As a Vancouver fan, the player I remember was a lot of things… and yes, “dirty” is absolutely a fair description of a lot of his nonsense. Behind the play he was a master of the role of The Pest. He’d get guys off their game with words, with trips, with hits from behind.

What he didn’t do, however, was go out and recklessly attempt to injure people nearly every time he played.

But didn’t something seem to change with Cooke, in about the last 5 years? My impression was that he seemed to morph from a player who was a hated “pest” to a player who seemed to make deliberately dangerous choices on the ice almost every game. I’m not going to defend those changes, nor can I begin to speak for Cooke about what created that transition in his game, but to me, he seems like a different player.

When I think back to when Lemieux took a chance on Cooke for his Penguins, I think it’s possible that in his mind, he wasn’t signing Psycho Cooke but rather, Pain-in-the-Ass Cooke. A player who could change a game by flying all over the ice like a gladiator on meth, who could will his entire team to lift their energy when things were going bad. He wasn’t ‘clean’, per se, but he always knew where the line was and knew how to straddle it very well, even if he did cross it, too.
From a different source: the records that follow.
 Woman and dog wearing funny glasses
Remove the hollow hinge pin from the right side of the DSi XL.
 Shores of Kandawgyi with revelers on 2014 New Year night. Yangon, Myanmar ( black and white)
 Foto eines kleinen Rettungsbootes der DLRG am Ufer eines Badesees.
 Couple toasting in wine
That’s the kind of player I remember Cooke used to be. Someone who went back and forth over that line, but not nearly the way he’s behaved in recent years…

In today’s Province, Gordon MacIntyre makes a distinction that’s important:

Of course, there’s a difference between being a gritty player, sandpaper, as players call it, and being dirty.
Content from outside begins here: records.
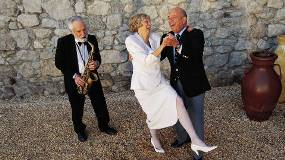 Sax player with husband and wife dancing.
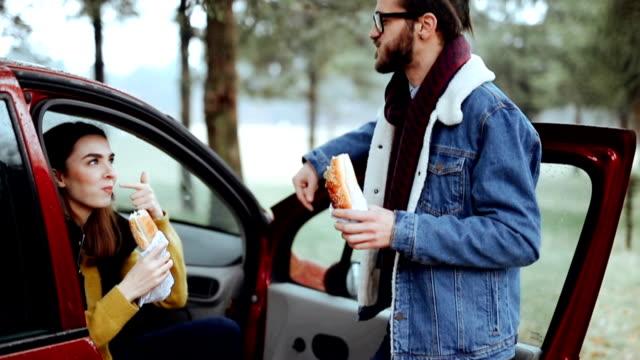 vídeos de stock e filmes b-roll de couple enjoying road trip and lunch break - sanduíche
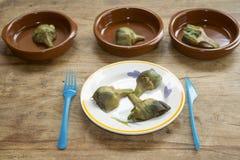 Alcachofras do coração em uma série de pratos da cerâmica Foto de Stock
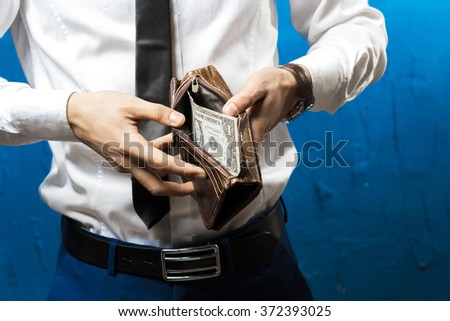 Man holding open wallet with money - stock photo
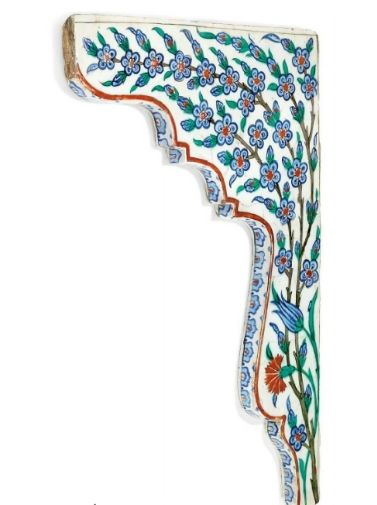 An Iznik pottery tile spandrel, Ottoman Turkey, circa 1575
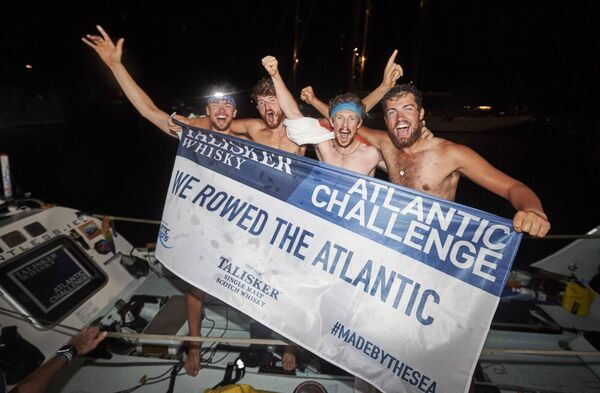 Irish Team Relentless at the finish line of the Talisker Whisky Atlantic Challenge L-R Sean Underwood, Patrick O'Connor, Thomas Browne & Eoin O'Farrell CREDIT BEN DUFFY.
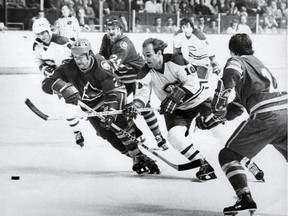 Guy Lafleur, who won five Stanley Cups with the Canadiens, tries to split the defence during game against the Colorado Rockies at the Montreal Forum. Lafleur scored at least 50 goals in six straight seasons with the Canadiens starting in 1974-75.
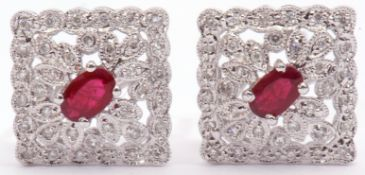 Pair of diamond and ruby cluster earrings, an off-square design centring an oval faceted ruby within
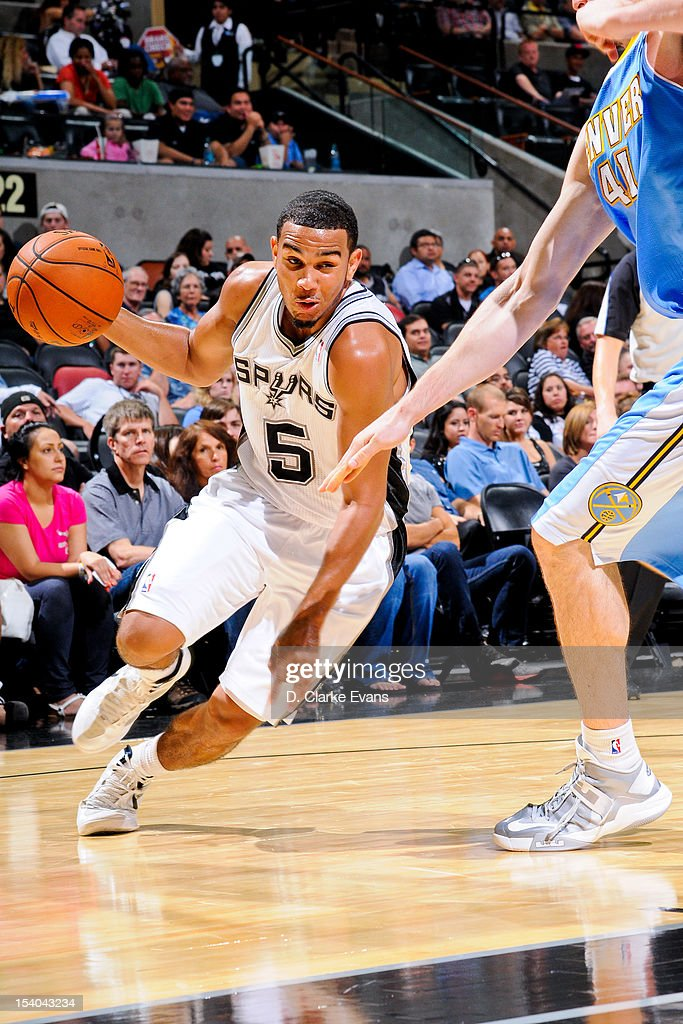 Cory Joseph #5 of the San Antonio Spurs drives against the Denver Nuggets during a pre-season game on October 12, 2012 at the AT&T Center in San Antonio, Texas.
Kesler, Glass, Alex Burrows and newcomer Maxim Lapierre have all driven opponents to distraction with their pesky ways, trash talk and the odd face wash.

There is a difference, however, between grit and hitting a guy in the head from behind.

A major difference. And while Cooke was never—by any stretch of the imagination—an angel in how he played his game, I used to view him as more sandpaper than psycho.

Maybe I’m remembering things wrong? Probably some things. But what I do know for sure is this: in Cooke’s best days as a Canuck, he was a very useful and effective player who could change a game with his energy, and usually (though not always, I realize) without hurting his team or anyone else.

Apparently those days are long gone, though perhaps this suspension will cause him to reflect on what his game should be. That is: an effective, hated pest who knows where the line is and helps his team with great energy and great penalty killing.

It would certainly be a nice change from the ‘escapee from a lunatic asylum’ image he’s been cultivating in recent years. But one way or another, he’d better figure it out because if he ever does anything like this again, he deserves to leave the game forever.